FOR THE THOUSANDS of American Indians who will march in procession to the beautiful new museum on the Mall today, this is in part a homecoming. Centuries before there was a capital or a nation, a Congress or a Constitution, human society thrived here. There is evidence of numerous quarries for tools and hunting implements in the area where Piney Branch Road now meets 16th Street in Northwest, and of more of them near the site where the Tenleytown Metro station was dug; of villages densely clustered along the path of the Southeast Freeway as well as on the banks of the Potomac River where the C&O Canal towpath and the Capital Crescent Trail now run. Indeed, "the evidence from the surrounding region strongly suggests that this area has been occupied by human groups ever since the end of the Pleistocene era, 10,000 to 20,000 years ago," wrote Robert L. Humphrey and Mary Elizabeth Chambers in the George Washington University monograph "Ancient Washington." One archeological dig has been done practically in the center of the Mall.

Most traces of those societies have been buried by the centuries or even millennia, the villages destroyed or dispersed. And yet hundreds in this region still claim descent from the Piscataway and other peoples whose way of life seemed to have ended with the coming of Europeans. They stand -- they live -- as examples of what the director of the National Museum of the American Indian, W. Richard West Jr., likes to call "survivance" -- a word conveying what he sees as the museum's primary purpose: "to demonstrate the continuing existence and vitality of native people and cultures."

That existence and vitality are captured in Indian art, artifacts and music, and in the customs, ceremonies and everyday activities of the millions of indigenous peoples of North and South America. The tribes and groups that will appear in the large spaces given over to public assemblies and performances promise a dizzying array of activities reflecting the diversity of thousands of Indian people.

Mr. West says the museum will not try to paper over controversy as it deals with the clash and encounter of native and European societies. Given that long history of warfare, massacre, conquest and coexistence -- as well as the social problems that have plagued many Indian communities -- we can expect a stink or two to be raised in the years to come over some exhibit or other. But the greatest and most encouraging attributes of the museum are the confident self-assertion of the people it portrays and the avid welcome it is receiving in the nation's capital.
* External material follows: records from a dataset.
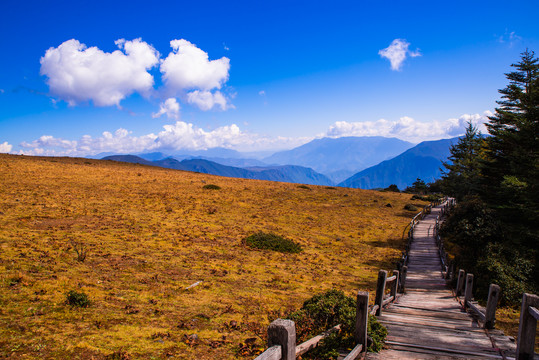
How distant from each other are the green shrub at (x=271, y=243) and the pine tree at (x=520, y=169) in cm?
1450

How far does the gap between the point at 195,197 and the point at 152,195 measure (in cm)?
449

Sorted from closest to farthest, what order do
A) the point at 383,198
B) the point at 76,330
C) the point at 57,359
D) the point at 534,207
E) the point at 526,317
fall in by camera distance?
the point at 526,317
the point at 57,359
the point at 76,330
the point at 534,207
the point at 383,198

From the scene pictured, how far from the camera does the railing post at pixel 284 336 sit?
3.65 m

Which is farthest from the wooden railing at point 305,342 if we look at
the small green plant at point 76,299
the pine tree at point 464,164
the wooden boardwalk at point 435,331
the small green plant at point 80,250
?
the pine tree at point 464,164

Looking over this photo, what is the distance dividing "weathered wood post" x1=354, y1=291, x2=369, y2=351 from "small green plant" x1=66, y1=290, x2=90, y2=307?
26.2 feet

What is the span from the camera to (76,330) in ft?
23.6

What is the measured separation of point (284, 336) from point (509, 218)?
26.0 meters

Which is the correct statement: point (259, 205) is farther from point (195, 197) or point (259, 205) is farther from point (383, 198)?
point (383, 198)

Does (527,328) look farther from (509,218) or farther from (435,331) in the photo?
(509,218)

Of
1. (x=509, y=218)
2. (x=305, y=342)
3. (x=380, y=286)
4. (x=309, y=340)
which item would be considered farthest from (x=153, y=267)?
(x=509, y=218)

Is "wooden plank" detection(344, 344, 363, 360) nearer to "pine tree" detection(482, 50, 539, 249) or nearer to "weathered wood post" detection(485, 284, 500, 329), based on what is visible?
"weathered wood post" detection(485, 284, 500, 329)

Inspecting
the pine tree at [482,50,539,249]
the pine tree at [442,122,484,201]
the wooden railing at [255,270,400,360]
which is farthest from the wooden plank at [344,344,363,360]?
the pine tree at [442,122,484,201]

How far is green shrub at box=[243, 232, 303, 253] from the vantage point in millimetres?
18516

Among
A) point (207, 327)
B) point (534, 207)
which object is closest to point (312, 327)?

The story to be told in this place is one of remarkable cohesion, adherence to tradition and spiritual awareness -- reverence for places, the sacredness of inanimate objects. It's not a mode of thinking that seems likely to catch on in hard-bitten Washington, but then, this is a museum, not a place where you go for a conversion experience. It will be enough for now if it causes some of us to stop once in a while, say, upon sighting a deer in Rock Creek Park or a blue heron by the Potomac, and think a little about the person who might have looked up from her work a thousand years ago in the same place, and seen much the same thing.